Hello,
Would you be willing to add the following patch, mentioning tab-expansion and
multibyte counting of '-L'
in the "--help" screen, and the manual?
Currently this is mentioned only in one sentence at the end of a long
paragraph, and is easily missed.
My wording could be improved, but I hope this will help prevent confusion with
'wc -L' output.
Somewhat related:
I seem to get unexpected result with '-L' when forcing C locale.
Perhaps I'm doing something wrong, or there's more intricate details of '-L' ?
# This is a Unicode Character 'BLACK HEART SUIT' (U+2665)
$ printf "\xe2\x99\xa5\n"
# counting characters with UTF-8 locale is 1,
# Counting bytes is 3,
# longest line is 1 - as expected:
$ printf "\xe2\x99\xa5" | LC_ALL=en_US.UTF-8 wc -cmL
1 3 1
# using C locale, characters=bytes=3,
# but longest line is 0 ?
$ printf "\xe2\x99\xa5" | LC_ALL=C wc -cmL
3 3 0
This could be because of wc.c line 492, where "isprint" is called on each byte
(e.g. isprint('\xe2') is false),
and so these characters are not counted at all?
thanks,
- assaf
>From 74b3d15948a86dd1aaff13529d9e7a62417e438f Mon Sep 17 00:00:00 2001
From: Assaf Gordon <[email protected]>
Date: Fri, 24 Apr 2015 22:18:41 -0400
Subject: [PATCH] wc: expand usage text of '-L' option
* src/wc.c: usage() mention tab-expansion and multibyte counting.

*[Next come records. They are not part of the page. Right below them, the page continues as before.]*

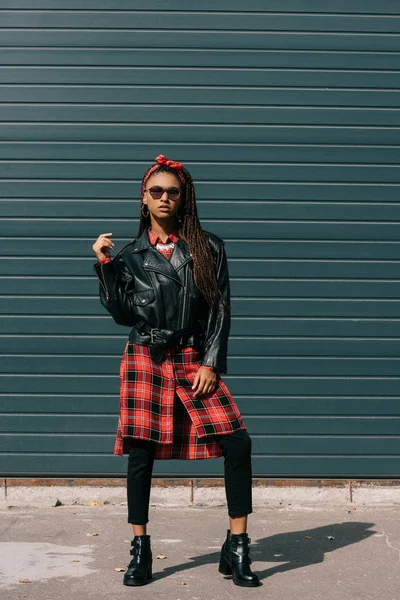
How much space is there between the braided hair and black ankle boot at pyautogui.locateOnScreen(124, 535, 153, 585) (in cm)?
120

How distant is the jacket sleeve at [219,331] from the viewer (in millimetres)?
4750

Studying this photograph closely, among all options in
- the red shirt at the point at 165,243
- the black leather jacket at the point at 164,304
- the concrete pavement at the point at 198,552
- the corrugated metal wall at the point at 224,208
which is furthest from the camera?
the corrugated metal wall at the point at 224,208

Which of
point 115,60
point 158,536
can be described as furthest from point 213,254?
point 115,60

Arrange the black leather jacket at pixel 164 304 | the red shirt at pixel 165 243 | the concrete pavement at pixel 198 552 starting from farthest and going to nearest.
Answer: the red shirt at pixel 165 243, the black leather jacket at pixel 164 304, the concrete pavement at pixel 198 552

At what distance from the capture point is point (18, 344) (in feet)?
21.6

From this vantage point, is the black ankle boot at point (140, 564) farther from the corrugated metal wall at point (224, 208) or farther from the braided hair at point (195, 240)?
the corrugated metal wall at point (224, 208)

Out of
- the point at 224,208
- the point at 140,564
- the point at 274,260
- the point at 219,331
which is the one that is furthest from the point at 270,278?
the point at 140,564

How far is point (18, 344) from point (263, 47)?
103 inches

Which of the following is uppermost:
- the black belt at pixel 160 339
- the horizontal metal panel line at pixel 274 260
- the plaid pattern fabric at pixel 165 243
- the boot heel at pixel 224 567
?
the horizontal metal panel line at pixel 274 260

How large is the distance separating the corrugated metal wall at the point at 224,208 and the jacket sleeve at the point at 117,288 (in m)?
1.73

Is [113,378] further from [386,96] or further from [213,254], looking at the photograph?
[386,96]

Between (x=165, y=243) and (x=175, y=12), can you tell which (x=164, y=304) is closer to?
(x=165, y=243)

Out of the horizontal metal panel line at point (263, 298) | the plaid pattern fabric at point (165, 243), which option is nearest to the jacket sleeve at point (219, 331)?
the plaid pattern fabric at point (165, 243)

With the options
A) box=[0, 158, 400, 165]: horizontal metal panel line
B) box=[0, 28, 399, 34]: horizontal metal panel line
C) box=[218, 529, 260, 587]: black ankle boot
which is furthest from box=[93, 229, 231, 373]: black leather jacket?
box=[0, 28, 399, 34]: horizontal metal panel line
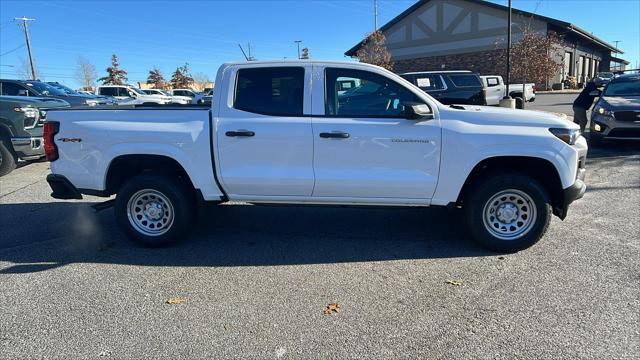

* doc/coreutils.texi: mention tab-expansion and multibyte counting under
'-L' option, and provide examples.
---
doc/coreutils.texi | 12 ++++++++++++
src/wc.c | 3 ++-
2 files changed, 14 insertions(+), 1 deletion(-)
diff --git a/doc/coreutils.texi b/doc/coreutils.texi
index 51d96b4..2e9d33c 100644
--- a/doc/coreutils.texi
+++ b/doc/coreutils.texi
@@ -3594,6 +3594,18 @@ Print only the newline counts.
@opindex -L
@opindex --max-line-length
Print only the maximum line lengths.
+Tab characters are assumed to align to every 8th position.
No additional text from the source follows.